**抜粋本文:**

────────────────

脳の血管(動脈)の一部分が膨らみ、コブ(瘤)のような形になった部分を動脈瘤と呼びます。動脈瘤の壁は正常の血管壁よりも弱いので破れる危険性があります(これを動脈瘤の破裂と言います)。動脈瘤が破れると血液が周囲に漏れて、くも膜下出血と呼ばれる状態になります。くも膜下出血になると、強い頭痛と吐き気が突然発生し、重度の場合には意識を失い危険な状態に陥ります。
最近は、脳ドックの普及や画像診断技術の進歩により、偶然検査で脳動脈瘤が発見されることが多くなりました。破裂する前に見つかった脳動脈瘤を未破裂脳動脈瘤といいます。
未破裂脳動脈瘤は、発見時にはほとんどの方が無症状です。脳動脈瘤の位置や大きさによっては、脳の神経を圧迫したりすることによって、物が二重に見えるなどの視覚症状を伴うことがあります。
くも膜下出血を発症すると、3分の1の方が亡くなり、3分の1は後遺症が強く残り社会復帰をあきらめる状態、残り3分の1が社会復帰できると言われています。よって脳動脈瘤が破裂すると、ある日突然、命にかかわる状態になってしまうわけです。そういう意味では恐ろしい病気と言えますが、破裂する前に治療することによって、くも膜下出血を未然に防ぐことができます。しかしながら未破裂動脈瘤がいつ破裂するか、現在の医学では明確に予測できません。一生破裂しない方もいます。正しい知識と的確な診断によって治療について検討する必要があります。
原因は明確にはわかっていません。
脳動脈瘤は、脳の血管が分かれている部分に多くみられます。血管の分岐する部分に動脈の強い血流が当たることによって、また加齢による動脈硬化などが影響して、脳動脈瘤を形成すると考えられています。高血圧や喫煙、血管壁が生まれつき薄いなどの遺伝も要因と言われています。
未破裂脳動脈瘤が破裂する確率は必ずしも高くないため、その位置や大きさなどにより、手術などの具体的な治療が必要か、または経過観察していくのかを総合的に判断する必要があります。
具体的な治療が必要と判断される基準は、次のようになります。
■脳動脈瘤の大きさが7mm以上
■最初小さくても成長してくる脳動脈瘤(経過観察による)
■年齢が70歳以下の場合
■家族歴(くも膜下出血)のある人
治療が必要と判断された場合には、次のような方法により予防治療を行います。
■頭蓋骨開頭手術による開頭クリッピング術
■カテーテルによる血管内治療である脳動脈瘤コイル塞栓術
手術による治療方法の詳細については、「治療について」のページをご覧下さい。
治療後の再発については、年間1~2%の確率で新しく脳動脈瘤が出来ると言われています。
その他、未破裂脳動脈瘤が破裂する要因として、高血圧や喫煙、飲酒などがあります。これらに対しての生活指導や具体的治療が必要となります。
残念ながら薬剤治療によって破裂を防ぐことはできません。経過観察となった場合は、半年または年に一度、MRI画像で脳動脈瘤の大きさが変わっていないかなどを検査します。

────────────────

**提供情報:**
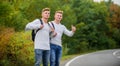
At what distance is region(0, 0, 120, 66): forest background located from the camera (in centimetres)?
1714

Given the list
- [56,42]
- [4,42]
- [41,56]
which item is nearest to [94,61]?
[4,42]

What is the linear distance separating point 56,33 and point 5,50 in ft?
24.9

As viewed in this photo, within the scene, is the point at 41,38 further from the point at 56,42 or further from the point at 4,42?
the point at 4,42

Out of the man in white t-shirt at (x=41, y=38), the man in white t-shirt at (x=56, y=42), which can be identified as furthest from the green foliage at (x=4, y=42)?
the man in white t-shirt at (x=41, y=38)

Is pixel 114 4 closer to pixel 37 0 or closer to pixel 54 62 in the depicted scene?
pixel 37 0

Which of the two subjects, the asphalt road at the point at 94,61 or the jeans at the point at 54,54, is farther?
the asphalt road at the point at 94,61

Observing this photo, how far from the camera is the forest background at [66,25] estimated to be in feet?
56.2

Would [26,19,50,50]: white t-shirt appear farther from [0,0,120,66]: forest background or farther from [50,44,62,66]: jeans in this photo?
[0,0,120,66]: forest background

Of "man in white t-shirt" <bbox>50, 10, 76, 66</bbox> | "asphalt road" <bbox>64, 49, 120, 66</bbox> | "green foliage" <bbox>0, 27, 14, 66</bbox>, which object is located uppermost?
"man in white t-shirt" <bbox>50, 10, 76, 66</bbox>

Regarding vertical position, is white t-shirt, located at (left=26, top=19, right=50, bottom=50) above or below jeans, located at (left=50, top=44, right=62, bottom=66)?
above

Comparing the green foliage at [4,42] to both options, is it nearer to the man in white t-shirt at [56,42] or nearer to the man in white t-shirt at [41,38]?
the man in white t-shirt at [56,42]

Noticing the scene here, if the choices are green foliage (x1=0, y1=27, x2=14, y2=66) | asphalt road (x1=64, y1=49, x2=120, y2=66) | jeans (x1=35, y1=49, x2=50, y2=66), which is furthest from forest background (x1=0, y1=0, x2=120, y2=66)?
jeans (x1=35, y1=49, x2=50, y2=66)

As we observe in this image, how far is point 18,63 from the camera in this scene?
17609 mm

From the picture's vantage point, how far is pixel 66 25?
39.9 m
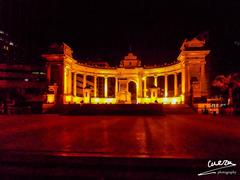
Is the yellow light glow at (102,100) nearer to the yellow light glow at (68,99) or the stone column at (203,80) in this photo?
the yellow light glow at (68,99)

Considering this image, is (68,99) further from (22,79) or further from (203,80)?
(22,79)

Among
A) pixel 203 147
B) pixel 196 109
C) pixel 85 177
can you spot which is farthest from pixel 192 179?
pixel 196 109

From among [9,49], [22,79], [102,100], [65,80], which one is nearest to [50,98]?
[65,80]

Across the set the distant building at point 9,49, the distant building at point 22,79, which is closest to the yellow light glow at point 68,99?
the distant building at point 22,79

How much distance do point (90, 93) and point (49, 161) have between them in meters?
42.4

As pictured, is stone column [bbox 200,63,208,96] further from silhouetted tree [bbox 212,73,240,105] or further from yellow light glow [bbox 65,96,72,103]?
yellow light glow [bbox 65,96,72,103]

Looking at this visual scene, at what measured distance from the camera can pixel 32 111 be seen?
34406 mm

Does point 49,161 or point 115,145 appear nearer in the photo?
point 49,161

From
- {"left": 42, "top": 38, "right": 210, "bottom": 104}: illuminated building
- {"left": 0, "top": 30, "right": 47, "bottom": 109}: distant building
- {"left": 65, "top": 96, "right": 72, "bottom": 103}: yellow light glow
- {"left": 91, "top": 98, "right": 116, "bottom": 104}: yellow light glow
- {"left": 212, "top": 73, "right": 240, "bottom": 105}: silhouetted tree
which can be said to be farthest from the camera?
{"left": 0, "top": 30, "right": 47, "bottom": 109}: distant building

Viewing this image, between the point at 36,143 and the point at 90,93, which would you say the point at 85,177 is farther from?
the point at 90,93

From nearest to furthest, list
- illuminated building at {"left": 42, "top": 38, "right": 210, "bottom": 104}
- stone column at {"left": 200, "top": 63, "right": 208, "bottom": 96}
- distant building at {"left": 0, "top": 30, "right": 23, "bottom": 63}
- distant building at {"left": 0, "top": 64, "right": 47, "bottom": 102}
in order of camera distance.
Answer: stone column at {"left": 200, "top": 63, "right": 208, "bottom": 96} → illuminated building at {"left": 42, "top": 38, "right": 210, "bottom": 104} → distant building at {"left": 0, "top": 64, "right": 47, "bottom": 102} → distant building at {"left": 0, "top": 30, "right": 23, "bottom": 63}

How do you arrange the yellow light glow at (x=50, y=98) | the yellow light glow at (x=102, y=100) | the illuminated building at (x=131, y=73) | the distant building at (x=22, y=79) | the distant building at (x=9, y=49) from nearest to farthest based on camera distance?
1. the yellow light glow at (x=50, y=98)
2. the illuminated building at (x=131, y=73)
3. the yellow light glow at (x=102, y=100)
4. the distant building at (x=22, y=79)
5. the distant building at (x=9, y=49)

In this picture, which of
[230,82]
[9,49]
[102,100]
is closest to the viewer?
[230,82]

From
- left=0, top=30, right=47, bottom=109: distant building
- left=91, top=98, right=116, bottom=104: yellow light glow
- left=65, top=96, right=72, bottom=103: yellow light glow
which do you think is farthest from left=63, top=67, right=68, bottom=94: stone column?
left=0, top=30, right=47, bottom=109: distant building
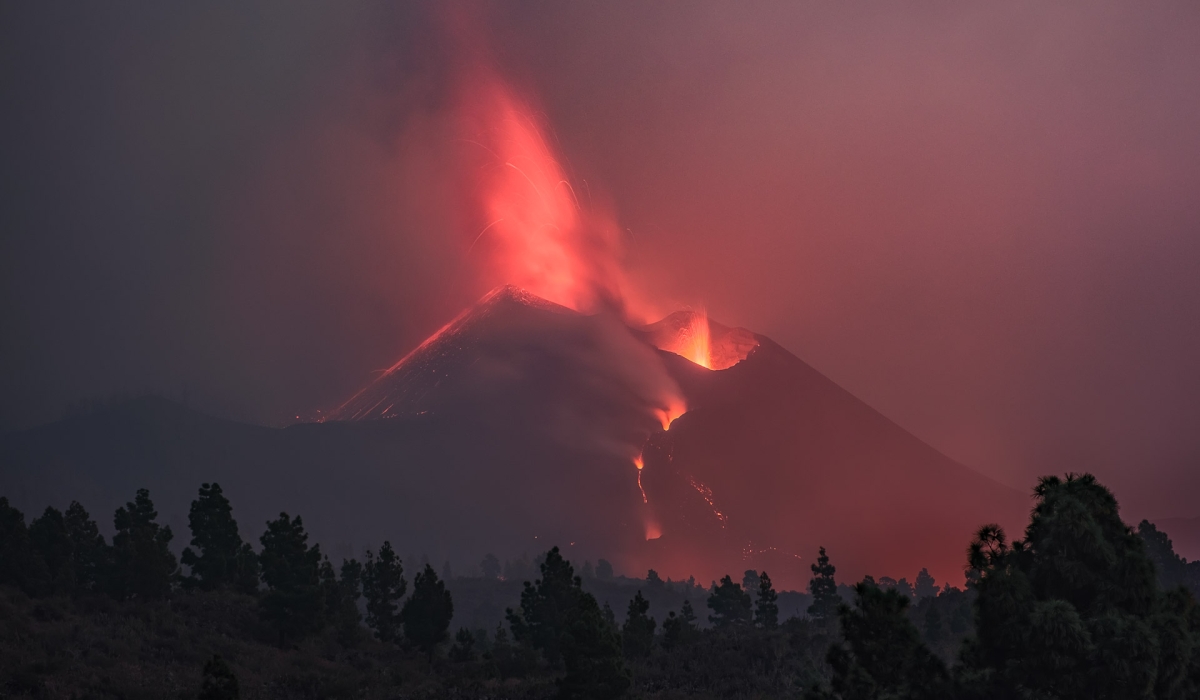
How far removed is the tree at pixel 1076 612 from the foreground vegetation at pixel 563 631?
5cm

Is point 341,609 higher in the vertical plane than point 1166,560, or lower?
lower

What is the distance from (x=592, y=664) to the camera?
4209 centimetres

────────────────

**課題の目的:**
脳動脈瘤についての本文によると、治療後に新しく脳動脈瘤ができる確率は年間どの程度とされていますか。 本文に書かれている内容だけを根拠にしてください。

**演習の結果:**
年間1~2%の確率とされています。